AZ-305 · Question 33 · Domain 3.1: Backup and Disaster Recovery

A financial company uses Azure Blob Storage to store immutable audit logs.

Recently, a compromised administrator account was used to maliciously delete several storage accounts and their associated backups.

You need to design a solution to protect against this specific ransomware/malicious insider threat. The solution must ensure that even a user with the highest administrative privileges cannot delete the backup data before a specified retention period expires.

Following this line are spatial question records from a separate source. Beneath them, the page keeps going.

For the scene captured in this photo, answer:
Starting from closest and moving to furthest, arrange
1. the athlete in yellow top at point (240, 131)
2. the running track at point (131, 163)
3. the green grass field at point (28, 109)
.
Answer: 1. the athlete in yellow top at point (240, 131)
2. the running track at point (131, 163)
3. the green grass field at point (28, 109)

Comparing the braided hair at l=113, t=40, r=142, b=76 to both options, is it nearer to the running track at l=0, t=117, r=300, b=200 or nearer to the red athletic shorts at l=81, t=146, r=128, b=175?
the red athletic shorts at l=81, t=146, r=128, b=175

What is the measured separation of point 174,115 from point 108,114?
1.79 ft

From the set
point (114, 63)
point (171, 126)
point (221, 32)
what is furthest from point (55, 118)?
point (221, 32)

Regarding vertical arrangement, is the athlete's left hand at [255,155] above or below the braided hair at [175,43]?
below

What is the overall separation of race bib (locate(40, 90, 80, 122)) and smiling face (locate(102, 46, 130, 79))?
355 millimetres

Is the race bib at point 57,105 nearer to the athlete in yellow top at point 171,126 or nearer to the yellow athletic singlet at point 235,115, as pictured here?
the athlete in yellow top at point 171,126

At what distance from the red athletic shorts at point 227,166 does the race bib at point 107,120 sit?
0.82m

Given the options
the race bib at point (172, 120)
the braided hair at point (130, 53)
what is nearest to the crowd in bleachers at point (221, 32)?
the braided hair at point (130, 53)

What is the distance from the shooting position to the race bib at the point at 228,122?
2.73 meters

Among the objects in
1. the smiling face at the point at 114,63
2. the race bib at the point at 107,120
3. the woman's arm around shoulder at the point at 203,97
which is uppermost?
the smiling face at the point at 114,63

What should you configure?

Answer options:

A.

Soft delete for Azure Backup

B.

Multi-user authorization (MUA) for Azure Backup

C.

Azure Resource Locks (CanNotDelete)

D.

Customer-managed keys (CMK) for encryption

How to approach this question

Identify the feature that requires a 'two-man rule' for destructive actions.

Full Answer

B.Multi-user authorization (MUA) for Azure Backup✓ Correct
Multi-user authorization (MUA) for Azure Backup adds an extra layer of protection to critical operations. It uses an Azure Resource Guard to ensure that destructive operations (like deleting backup data or disabling soft delete) require authorization from a different identity, often residing in a completely separate Azure AD tenant. This 'two-man rule' prevents a single compromised admin account from destroying backups.

Common mistakes

Choosing Resource Locks or Soft Delete. A compromised admin with Owner rights can easily disable soft delete or remove resource locks.